- **Stated exercise**:
Rewrite all the rows below as one numbered list with one line per item, leaving out blank lines and the pictures.

Image annotation data:
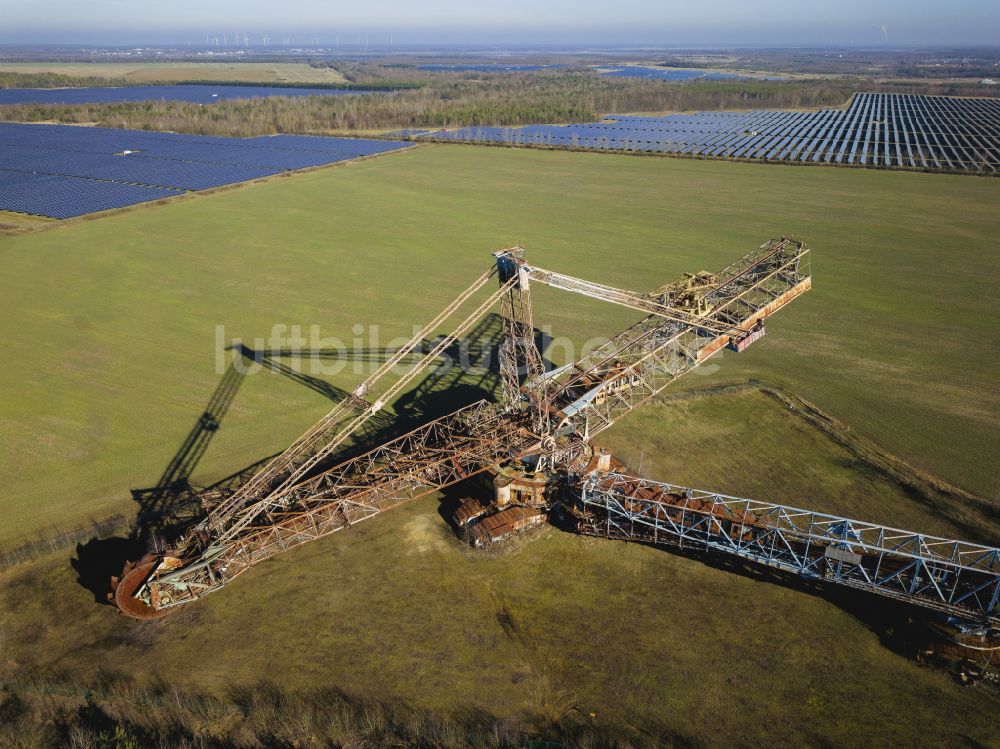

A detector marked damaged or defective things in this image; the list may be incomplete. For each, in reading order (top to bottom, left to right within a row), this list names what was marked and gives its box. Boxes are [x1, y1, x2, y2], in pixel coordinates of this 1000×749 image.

abandoned bucket-wheel excavator [111, 240, 1000, 660]
rusty mining machinery [113, 237, 1000, 656]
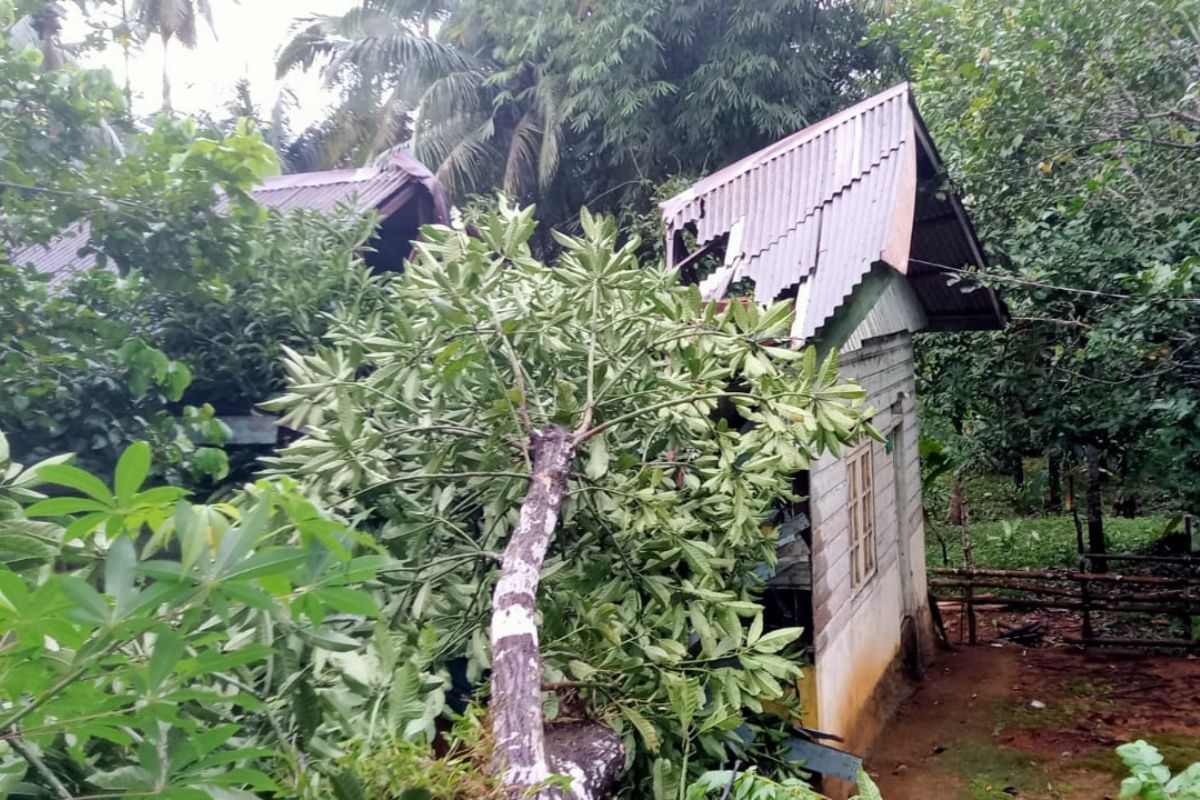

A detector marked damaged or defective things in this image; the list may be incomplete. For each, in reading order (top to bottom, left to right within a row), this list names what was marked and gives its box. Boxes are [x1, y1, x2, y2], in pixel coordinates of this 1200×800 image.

rusted metal roof [10, 153, 451, 281]
broken roof sheet [14, 151, 448, 280]
broken roof sheet [667, 82, 1003, 340]
rusted metal roof [662, 83, 1008, 340]
damaged house [657, 81, 1003, 767]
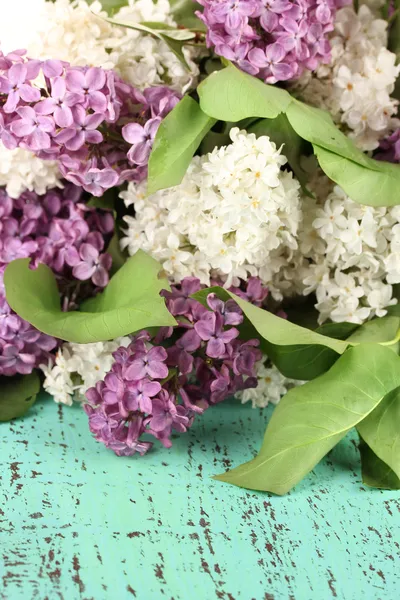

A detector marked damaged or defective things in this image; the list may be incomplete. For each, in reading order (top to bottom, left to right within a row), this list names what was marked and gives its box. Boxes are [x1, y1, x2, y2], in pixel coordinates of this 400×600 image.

chipped paint [0, 394, 398, 600]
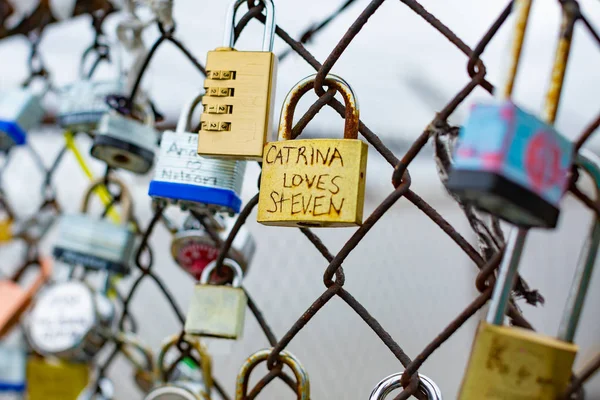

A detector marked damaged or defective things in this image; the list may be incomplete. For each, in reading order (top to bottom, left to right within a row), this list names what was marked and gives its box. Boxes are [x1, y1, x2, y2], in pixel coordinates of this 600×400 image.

rusted padlock [0, 258, 51, 340]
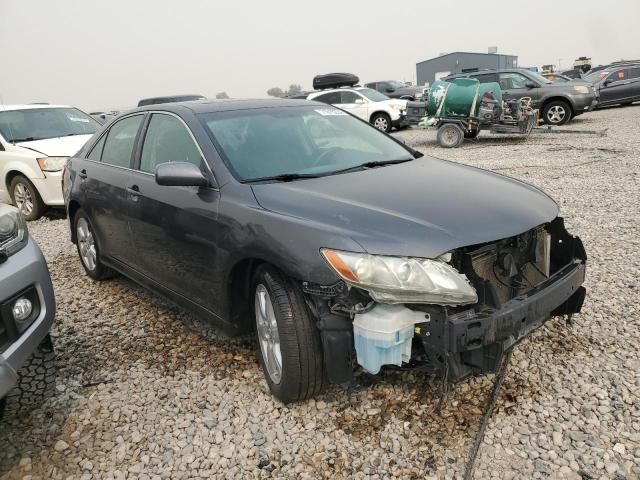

- **Complete answer**:
1. A detector marked damaged or defective things in this image; the list may be incomplete. For each, in reading order (top to bottom, left to right within a row), this list names what was marked and gives its box. Boxes are [x1, y1, x2, y2], in pixel coordinates of this 1000×749 image.
2. abandoned bucket-wheel excavator [111, 240, 1000, 660]
3. rusty mining machinery [113, 237, 1000, 656]
4. A detector marked damaged or defective things in this image; the list may be incomplete. For each, in reading order (top to bottom, left to right within a row), this list names what was marked and gives its box. Boxes are [x1, y1, x2, y2], in pixel coordinates of this 1200×800 image.
5. rusted metal roof [10, 153, 451, 281]
6. broken roof sheet [14, 151, 448, 280]
7. broken roof sheet [667, 82, 1003, 340]
8. rusted metal roof [662, 83, 1008, 340]
9. damaged house [657, 81, 1003, 767]
10. A detector marked damaged or defective things in this image; the list may be incomplete. For each, in reading order (top to bottom, left to right within a row), this list names what was marked and gives its box. Boxes are [x1, y1, x2, y2], in pixel coordinates of this 400×600 image.
11. chipped paint [0, 394, 398, 600]
12. A detector marked damaged or defective things in this image; the list may be incomplete. For each, in reading order (top to bottom, left to right within a row), this list names what was marked and gives its box. Boxes are [x1, y1, x2, y2], in pixel coordinates of this 600×400 image.
13. rusted padlock [0, 258, 51, 340]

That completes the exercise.